Kisah ini perlu dijadikan bahan renungan mendalam. Orang umum sering kali menilai
orang dari segi perilaku lahirnya saja. Jika `alim, dermawan, dan mujahid pasti orang saleh
dan pasti masuk surga; padahal yang Allah lihat adalah aspek lahir sekaligus aspek batin
manusia; atau aspek jasmani dan hati; atau istilah tasawufnya aspek syare`at da hakekat.

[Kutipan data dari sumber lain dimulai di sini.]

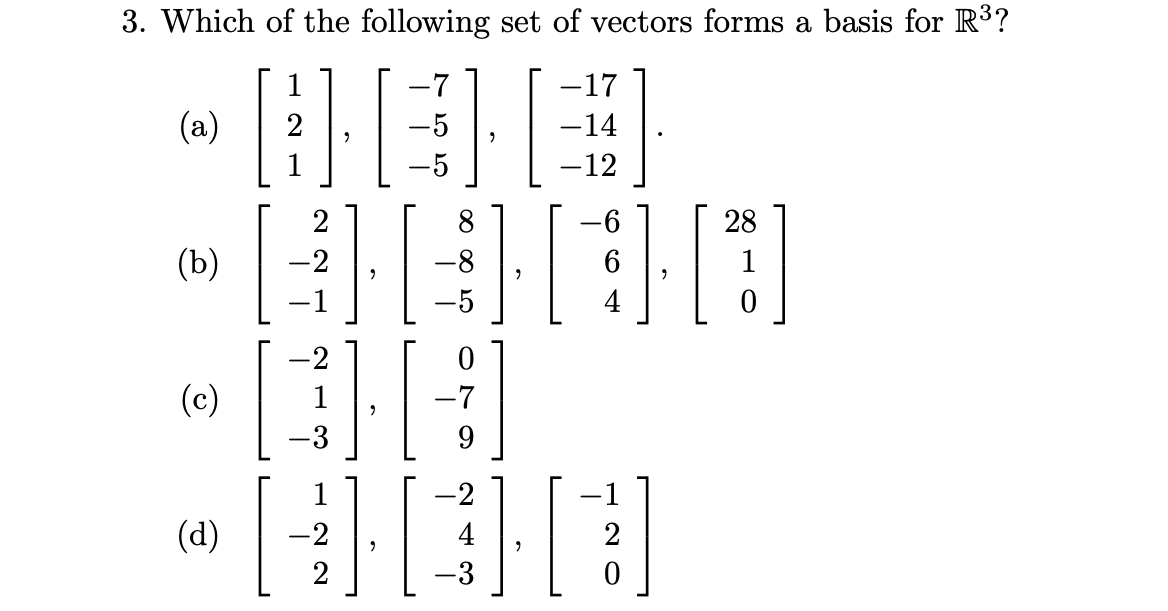 3. Which of the following set of vectors forms a basis for $\mathbb{R}^3$?

(a) $\begin{bmatrix} 1 \\ 2 \\ 1 \end{bmatrix}, \begin{bmatrix} -7 \\ -5 \\ -5 \end{bmatrix}, \begin{bmatrix} -17 \\ -14 \\ -12 \end{bmatrix}.$

(b) $\begin{bmatrix} 2 \\ -2 \\ -1 \end{bmatrix}, \begin{bmatrix} 8 \\ -8 \\ -5 \end{bmatrix}, \begin{bmatrix} -6 \\ 6 \\ 4 \end{bmatrix}, \begin{bmatrix} 28 \\ 1 \\ 0 \end{bmatrix}$

(c) $\begin{bmatrix} -2 \\ 1 \\ -3 \end{bmatrix}, \begin{bmatrix} 0 \\ -7 \\ 9 \end{bmatrix}$

(d) $\begin{bmatrix} 1 \\ -2 \\ 2 \end{bmatrix}, \begin{bmatrix} -2 \\ 4 \\ -3 \end{bmatrix}, \begin{bmatrix} -1 \\ 2 \\ 0 \end{bmatrix}$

Ketiga orang yang terkesan baik itu (`alim, dermawan, mujahid) mengapa dijadikan ahli
neraka karena hatinya menyimpan keburukan. Dia menjadi orang `alim hanya karena ingin
disebut-sebut sebagai orang `alim; dia menjadi orang dermawan karena ingin disebut-sebut
sebagai orang dermawan; dan dia menjadi mujahid karena ingin disebut-sebut sebagai
seorang pemberani. Mereka menyimpan sifat takabur, ujub, riya, dan sum`ah dalam hatinya.
Artinya, mereka orang-orang `alim, dermawan, dan mujahid yang tidak berakhlak. (Disadur
dari Greenbuble.blogspot.com, 2009).
F. KESIMPULAN
Akhlak dalam Islam bukan sekedar perilaku atau karakter yang baik. Akhlak dalam Islam
adalah akhlak mulia yang “sempurna”. Ciri-ciri akhlak dalam Islam haruslah mengandung unsur-
unsur berikut: (1) baik dan bersifat ikhtiari, maksudnya sikap dan perilaku yang baiknya itu
merupakan hasil usaha yang keras dan sungguh-sungguh; (2) benar, maksudnya sikap dan perbuatan
yang baiknya itu dilakukan semata-mata sebagai ketaatan kepada Allah dengan mengikuti petunjuk
dan teladan Rasulullah; (3) ikhlash, maksudnya sikap dan perbuatan yang baiknya itu dilakukan
karena Allah semata, bukan karena parih dunia ataupun pamrih akhirat; dan (4) istiqomah, atau ajeg
dan tetap, maksudnya sikap dan perbuatan yang baiknya itu dilakukan secara terus-menerus dalam
situasi dan kondisi apa pun dan bagaimana pun.